しかし基地司令官トーマス・シュナイダー大佐の「繰り返しますが、抑止力が機能している限り、いつかそのような兵器を使用しなければならなくなることを私は恐れていません」と語るとき、別の核の抑止が感じられた。

プーチンの明言からして、核の限定使用は有り得ることであり、万一核の限定使用がなされた場合、前回載せた『私の見た動画72』のプリンストン大学のシミレーションでは、相応の反撃の必要性からビューヘル基地からトルネード戦闘機による反撃がなされ、さらにロシアが対抗すれば人類絶滅の核戦争にもなりかねないことを警告していた。

まさにそれはアメリカが示す、力による核の抑止であった。

しかしドイツの示す核の抑止は、核の限定使用さえ出来なくする意図がフイルムの節々で感じられた。

万一ロシアが核の限定攻撃を行った場合、NATO側は万全の相応の反撃プロセスができているにもかかわらず、NATO政治家とアメリカ大統領の相互承認によるゴーサインは出されるだろうか?

核爆弾被爆者の悲惨さからして、核の限定使用が万一行使されれば、世界は広島、長崎の際とは異なり、その悲惨さを包み隠さず日々報道し続けるだろうし、その地獄映像を目の当たりする時、これまで中立的態度を採ってきた国々も激しい非難へ変わり、中国さえも最早ロシア支援からの撤退だけでなく、激しい非難へと変わらざるを得ない。

したがってドイツの描くこのフィルムは、相応の反撃を不必要にするだけでなく、ロシアの核限定使用を不可能にするものである。
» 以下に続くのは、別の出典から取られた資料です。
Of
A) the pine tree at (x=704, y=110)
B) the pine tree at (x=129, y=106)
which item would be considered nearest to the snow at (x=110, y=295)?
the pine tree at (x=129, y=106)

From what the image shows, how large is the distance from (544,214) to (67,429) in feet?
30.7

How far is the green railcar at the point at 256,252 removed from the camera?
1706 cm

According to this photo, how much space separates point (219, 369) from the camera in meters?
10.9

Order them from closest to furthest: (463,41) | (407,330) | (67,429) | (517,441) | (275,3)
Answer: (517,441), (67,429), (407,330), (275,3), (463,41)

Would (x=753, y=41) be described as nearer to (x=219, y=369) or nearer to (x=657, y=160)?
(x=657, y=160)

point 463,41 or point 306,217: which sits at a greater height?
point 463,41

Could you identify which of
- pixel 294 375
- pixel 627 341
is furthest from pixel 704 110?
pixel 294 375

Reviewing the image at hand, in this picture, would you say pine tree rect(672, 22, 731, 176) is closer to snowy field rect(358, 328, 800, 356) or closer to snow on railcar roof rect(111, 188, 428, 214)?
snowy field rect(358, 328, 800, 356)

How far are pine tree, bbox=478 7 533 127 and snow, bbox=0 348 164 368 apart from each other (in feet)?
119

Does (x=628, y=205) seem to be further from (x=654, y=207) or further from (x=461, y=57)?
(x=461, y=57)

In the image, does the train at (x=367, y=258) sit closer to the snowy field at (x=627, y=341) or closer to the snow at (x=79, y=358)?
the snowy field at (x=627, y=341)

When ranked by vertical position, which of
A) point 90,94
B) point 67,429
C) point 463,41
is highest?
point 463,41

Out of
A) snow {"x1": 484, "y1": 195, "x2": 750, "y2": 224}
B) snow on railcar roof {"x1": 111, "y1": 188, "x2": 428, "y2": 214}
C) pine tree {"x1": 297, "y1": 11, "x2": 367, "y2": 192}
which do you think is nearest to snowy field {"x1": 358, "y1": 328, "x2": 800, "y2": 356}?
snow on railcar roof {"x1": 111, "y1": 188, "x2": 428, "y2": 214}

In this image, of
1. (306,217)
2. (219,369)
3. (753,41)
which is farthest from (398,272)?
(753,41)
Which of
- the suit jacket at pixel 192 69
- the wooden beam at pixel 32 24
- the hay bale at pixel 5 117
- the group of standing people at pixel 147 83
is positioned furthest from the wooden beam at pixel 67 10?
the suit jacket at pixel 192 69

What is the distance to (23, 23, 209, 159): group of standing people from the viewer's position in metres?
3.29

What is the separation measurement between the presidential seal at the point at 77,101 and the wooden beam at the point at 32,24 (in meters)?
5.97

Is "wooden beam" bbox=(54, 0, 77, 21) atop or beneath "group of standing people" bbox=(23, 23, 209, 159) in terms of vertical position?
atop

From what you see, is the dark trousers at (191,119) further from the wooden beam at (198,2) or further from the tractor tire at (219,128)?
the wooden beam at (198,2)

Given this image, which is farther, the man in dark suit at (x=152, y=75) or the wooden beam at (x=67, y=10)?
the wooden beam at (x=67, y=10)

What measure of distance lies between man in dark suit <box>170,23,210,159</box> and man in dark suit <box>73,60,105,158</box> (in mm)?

なぜなら昨年のZDFズーム『プーチンの権力の道』が描いたように、独裁者プーチン大統領KGBソ連共産党官僚支配体制の国家保安委員会)の支配体制がつくり出したものであり、そのような支配体制がロシアが現時点で核の限定使用した場合を綿密に分析すれば、その行使によってロシア自体が崩壊することを認識するからである。

それゆえウクライナ戦争はロシアはウクライナの一斉反撃が始まれば、撤退するしかなく、ウクライナが国境を越えて攻撃しない限り、ウクライナ戦争は年内とは言わず、夏までに終わりを迎えるだろう。

 そのようなドイツの報復の反撃を不必要とする戦う民主主義のやり方こそ、今年私が出したドイツから学ぶ『永久革命としての民主主義 第一部』、『永久革命としての民主主義 第二部』に他ならない。

(472)広島からの「核なき世界」への祈り・沖縄から始める「核なき世界」・緑の党への攻撃

広島からの「核なき世界」の祈り

 

 広島からの「核なき世界」の祈りが高まるなかで、同時に世界核戦争の危機が高まっている。何故ならプーチンは核使用もあり得ると世界を脅してきたことから、上の私の見た動画72(2022年放送のNHKスぺシアル『核兵器:恐怖の均衡が崩れる時』を、私の心に響く8分で短縮編集したもの)を見れば、ウクライナ戦争はウクライナ反転攻勢が始まったことから、ロシアの限定的核攻撃が近づいてきていることが理解できるだろう。

 今回の広島でのG7はそのような状況での開催であり、それゆえにゼレンスキー大統領の突然の来日は最初から計画されていたのだろう。なぜならロシアの限定的核攻撃を阻止するには、当事者の出席は欠かせないからである。

 万一ロシアが限定的核攻撃をすれば、欧米NATOもフイルムのシナリオで見るように、それで終わりにするわけには行かないからであり、エスカレーションで人類絶滅の世界核戦争へ繋がる公算が高いからである。

したがってロシアに限定的核攻撃をさせないことが議論され、ウクライナ反転攻勢のやり方が決められたように思われる。例えばウクライナ軍の反転攻勢は時間をかけ、消耗戦でロシア自ら撤退するように追い込んで行くこと、その場合国境線を越えて攻撃しないこと、ウクライナの復興はG7が責任をもって支援することなどが極秘で決められたように思われる。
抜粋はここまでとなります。